WORK ORDER — Please restate the data exactly, from the first line to the last.

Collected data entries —
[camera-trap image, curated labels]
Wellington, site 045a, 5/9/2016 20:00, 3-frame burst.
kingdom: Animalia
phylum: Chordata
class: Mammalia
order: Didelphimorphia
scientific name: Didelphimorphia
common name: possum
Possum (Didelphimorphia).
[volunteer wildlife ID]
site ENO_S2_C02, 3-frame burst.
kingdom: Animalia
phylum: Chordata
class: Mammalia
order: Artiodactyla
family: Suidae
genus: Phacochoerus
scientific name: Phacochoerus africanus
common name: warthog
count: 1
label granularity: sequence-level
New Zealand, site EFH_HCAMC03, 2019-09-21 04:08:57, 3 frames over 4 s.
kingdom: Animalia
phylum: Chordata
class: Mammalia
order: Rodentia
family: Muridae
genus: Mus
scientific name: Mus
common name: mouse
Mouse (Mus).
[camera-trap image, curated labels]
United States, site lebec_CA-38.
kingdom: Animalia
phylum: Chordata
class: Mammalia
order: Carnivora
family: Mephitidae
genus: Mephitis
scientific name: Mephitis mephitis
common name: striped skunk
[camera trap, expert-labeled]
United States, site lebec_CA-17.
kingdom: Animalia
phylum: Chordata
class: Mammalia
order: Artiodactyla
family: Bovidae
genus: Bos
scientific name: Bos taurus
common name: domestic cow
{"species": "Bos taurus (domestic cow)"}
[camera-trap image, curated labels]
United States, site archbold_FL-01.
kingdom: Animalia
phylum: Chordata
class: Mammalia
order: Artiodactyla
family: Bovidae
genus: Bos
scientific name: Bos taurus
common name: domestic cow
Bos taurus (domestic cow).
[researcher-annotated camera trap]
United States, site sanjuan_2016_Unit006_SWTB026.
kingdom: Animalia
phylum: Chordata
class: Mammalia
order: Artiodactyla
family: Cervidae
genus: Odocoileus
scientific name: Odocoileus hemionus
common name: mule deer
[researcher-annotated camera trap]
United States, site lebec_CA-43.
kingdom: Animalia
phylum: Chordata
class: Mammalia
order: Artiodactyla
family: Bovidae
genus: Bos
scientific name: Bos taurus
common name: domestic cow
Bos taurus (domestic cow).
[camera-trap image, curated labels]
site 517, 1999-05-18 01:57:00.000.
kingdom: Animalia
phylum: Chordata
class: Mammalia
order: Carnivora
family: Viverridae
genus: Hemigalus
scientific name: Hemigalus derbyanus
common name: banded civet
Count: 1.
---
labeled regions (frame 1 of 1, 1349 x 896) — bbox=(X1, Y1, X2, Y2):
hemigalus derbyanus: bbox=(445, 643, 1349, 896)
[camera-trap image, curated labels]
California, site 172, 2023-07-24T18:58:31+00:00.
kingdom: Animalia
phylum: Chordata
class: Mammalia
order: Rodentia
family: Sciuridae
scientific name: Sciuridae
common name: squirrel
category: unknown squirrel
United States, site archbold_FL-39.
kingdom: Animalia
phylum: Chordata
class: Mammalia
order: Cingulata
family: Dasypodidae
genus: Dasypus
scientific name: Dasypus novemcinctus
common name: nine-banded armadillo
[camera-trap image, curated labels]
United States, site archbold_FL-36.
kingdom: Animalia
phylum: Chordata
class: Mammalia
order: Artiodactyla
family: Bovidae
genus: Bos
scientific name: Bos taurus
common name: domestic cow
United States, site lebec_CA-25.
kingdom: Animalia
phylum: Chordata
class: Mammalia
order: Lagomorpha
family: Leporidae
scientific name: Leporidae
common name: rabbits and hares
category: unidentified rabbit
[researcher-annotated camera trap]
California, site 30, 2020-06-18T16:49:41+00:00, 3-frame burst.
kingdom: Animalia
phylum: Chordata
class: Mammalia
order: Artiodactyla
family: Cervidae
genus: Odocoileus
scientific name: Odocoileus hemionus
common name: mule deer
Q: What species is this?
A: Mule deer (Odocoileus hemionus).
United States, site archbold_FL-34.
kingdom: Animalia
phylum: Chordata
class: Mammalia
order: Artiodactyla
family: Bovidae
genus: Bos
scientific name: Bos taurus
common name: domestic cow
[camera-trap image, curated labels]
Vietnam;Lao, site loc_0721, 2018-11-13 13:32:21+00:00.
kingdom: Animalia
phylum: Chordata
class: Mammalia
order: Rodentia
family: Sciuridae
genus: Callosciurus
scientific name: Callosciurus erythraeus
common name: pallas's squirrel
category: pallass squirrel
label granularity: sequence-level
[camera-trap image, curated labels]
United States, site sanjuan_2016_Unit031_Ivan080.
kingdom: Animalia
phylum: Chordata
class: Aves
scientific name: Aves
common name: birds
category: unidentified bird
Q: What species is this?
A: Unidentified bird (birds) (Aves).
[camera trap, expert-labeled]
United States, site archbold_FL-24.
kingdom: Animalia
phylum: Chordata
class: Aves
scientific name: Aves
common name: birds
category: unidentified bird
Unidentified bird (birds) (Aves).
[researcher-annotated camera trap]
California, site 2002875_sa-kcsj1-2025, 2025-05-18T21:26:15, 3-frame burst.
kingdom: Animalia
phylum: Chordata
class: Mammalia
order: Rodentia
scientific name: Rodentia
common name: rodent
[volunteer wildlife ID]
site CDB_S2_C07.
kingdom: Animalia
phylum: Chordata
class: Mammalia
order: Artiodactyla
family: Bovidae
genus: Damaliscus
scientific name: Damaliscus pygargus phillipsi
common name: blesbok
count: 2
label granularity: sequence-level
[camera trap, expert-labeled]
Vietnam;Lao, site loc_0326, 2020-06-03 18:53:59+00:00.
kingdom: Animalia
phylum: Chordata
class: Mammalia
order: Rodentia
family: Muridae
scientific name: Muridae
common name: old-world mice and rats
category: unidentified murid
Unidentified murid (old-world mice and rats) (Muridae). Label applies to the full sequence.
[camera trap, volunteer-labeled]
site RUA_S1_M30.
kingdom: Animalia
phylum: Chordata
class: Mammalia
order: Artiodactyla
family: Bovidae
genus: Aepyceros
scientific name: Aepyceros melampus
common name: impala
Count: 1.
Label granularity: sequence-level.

EXERCISE OUTPUT —
[camera-trap image, curated labels]
Wellington, site 045a, 5/9/2016 20:00, 3-frame burst.
kingdom: Animalia
phylum: Chordata
class: Mammalia
order: Didelphimorphia
scientific name: Didelphimorphia
common name: possum
Possum (Didelphimorphia).
[volunteer wildlife ID]
site ENO_S2_C02, 3-frame burst.
kingdom: Animalia
phylum: Chordata
class: Mammalia
order: Artiodactyla
family: Suidae
genus: Phacochoerus
scientific name: Phacochoerus africanus
common name: warthog
count: 1
label granularity: sequence-level
New Zealand, site EFH_HCAMC03, 2019-09-21 04:08:57, 3 frames over 4 s.
kingdom: Animalia
phylum: Chordata
class: Mammalia
order: Rodentia
family: Muridae
genus: Mus
scientific name: Mus
common name: mouse
Mouse (Mus).
[camera-trap image, curated labels]
United States, site lebec_CA-38.
kingdom: Animalia
phylum: Chordata
class: Mammalia
order: Carnivora
family: Mephitidae
genus: Mephitis
scientific name: Mephitis mephitis
common name: striped skunk
[camera trap, expert-labeled]
United States, site lebec_CA-17.
kingdom: Animalia
phylum: Chordata
class: Mammalia
order: Artiodactyla
family: Bovidae
genus: Bos
scientific name: Bos taurus
common name: domestic cow
{"species": "Bos taurus (domestic cow)"}
[camera-trap image, curated labels]
United States, site archbold_FL-01.
kingdom: Animalia
phylum: Chordata
class: Mammalia
order: Artiodactyla
family: Bovidae
genus: Bos
scientific name: Bos taurus
common name: domestic cow
Bos taurus (domestic cow).
[researcher-annotated camera trap]
United States, site sanjuan_2016_Unit006_SWTB026.
kingdom: Animalia
phylum: Chordata
class: Mammalia
order: Artiodactyla
family: Cervidae
genus: Odocoileus
scientific name: Odocoileus hemionus
common name: mule deer
[researcher-annotated camera trap]
United States, site lebec_CA-43.
kingdom: Animalia
phylum: Chordata
class: Mammalia
order: Artiodactyla
family: Bovidae
genus: Bos
scientific name: Bos taurus
common name: domestic cow
Bos taurus (domestic cow).
[camera-trap image, curated labels]
site 517, 1999-05-18 01:57:00.000.
kingdom: Animalia
phylum: Chordata
class: Mammalia
order: Carnivora
family: Viverridae
genus: Hemigalus
scientific name: Hemigalus derbyanus
common name: banded civet
Count: 1.
---
labeled regions (frame 1 of 1, 1349 x 896) — bbox=(X1, Y1, X2, Y2):
hemigalus derbyanus: bbox=(445, 643, 1349, 896)
[camera-trap image, curated labels]
California, site 172, 2023-07-24T18:58:31+00:00.
kingdom: Animalia
phylum: Chordata
class: Mammalia
order: Rodentia
family: Sciuridae
scientific name: Sciuridae
common name: squirrel
category: unknown squirrel
United States, site archbold_FL-39.
kingdom: Animalia
phylum: Chordata
class: Mammalia
order: Cingulata
family: Dasypodidae
genus: Dasypus
scientific name: Dasypus novemcinctus
common name: nine-banded armadillo
[camera-trap image, curated labels]
United States, site archbold_FL-36.
kingdom: Animalia
phylum: Chordata
class: Mammalia
order: Artiodactyla
family: Bovidae
genus: Bos
scientific name: Bos taurus
common name: domestic cow
United States, site lebec_CA-25.
kingdom: Animalia
phylum: Chordata
class: Mammalia
order: Lagomorpha
family: Leporidae
scientific name: Leporidae
common name: rabbits and hares
category: unidentified rabbit
[researcher-annotated camera trap]
California, site 30, 2020-06-18T16:49:41+00:00, 3-frame burst.
kingdom: Animalia
phylum: Chordata
class: Mammalia
order: Artiodactyla
family: Cervidae
genus: Odocoileus
scientific name: Odocoileus hemionus
common name: mule deer
Q: What species is this?
A: Mule deer (Odocoileus hemionus).
United States, site archbold_FL-34.
kingdom: Animalia
phylum: Chordata
class: Mammalia
order: Artiodactyla
family: Bovidae
genus: Bos
scientific name: Bos taurus
common name: domestic cow
[camera-trap image, curated labels]
Vietnam;Lao, site loc_0721, 2018-11-13 13:32:21+00:00.
kingdom: Animalia
phylum: Chordata
class: Mammalia
order: Rodentia
family: Sciuridae
genus: Callosciurus
scientific name: Callosciurus erythraeus
common name: pallas's squirrel
category: pallass squirrel
label granularity: sequence-level
[camera-trap image, curated labels]
United States, site sanjuan_2016_Unit031_Ivan080.
kingdom: Animalia
phylum: Chordata
class: Aves
scientific name: Aves
common name: birds
category: unidentified bird
Q: What species is this?
A: Unidentified bird (birds) (Aves).
[camera trap, expert-labeled]
United States, site archbold_FL-24.
kingdom: Animalia
phylum: Chordata
class: Aves
scientific name: Aves
common name: birds
category: unidentified bird
Unidentified bird (birds) (Aves).
[researcher-annotated camera trap]
California, site 2002875_sa-kcsj1-2025, 2025-05-18T21:26:15, 3-frame burst.
kingdom: Animalia
phylum: Chordata
class: Mammalia
order: Rodentia
scientific name: Rodentia
common name: rodent
[volunteer wildlife ID]
site CDB_S2_C07.
kingdom: Animalia
phylum: Chordata
class: Mammalia
order: Artiodactyla
family: Bovidae
genus: Damaliscus
scientific name: Damaliscus pygargus phillipsi
common name: blesbok
count: 2
label granularity: sequence-level
[camera trap, expert-labeled]
Vietnam;Lao, site loc_0326, 2020-06-03 18:53:59+00:00.
kingdom: Animalia
phylum: Chordata
class: Mammalia
order: Rodentia
family: Muridae
scientific name: Muridae
common name: old-world mice and rats
category: unidentified murid
Unidentified murid (old-world mice and rats) (Muridae). Label applies to the full sequence.
[camera trap, volunteer-labeled]
site RUA_S1_M30.
kingdom: Animalia
phylum: Chordata
class: Mammalia
order: Artiodactyla
family: Bovidae
genus: Aepyceros
scientific name: Aepyceros melampus
common name: impala
Count: 1.
Label granularity: sequence-level.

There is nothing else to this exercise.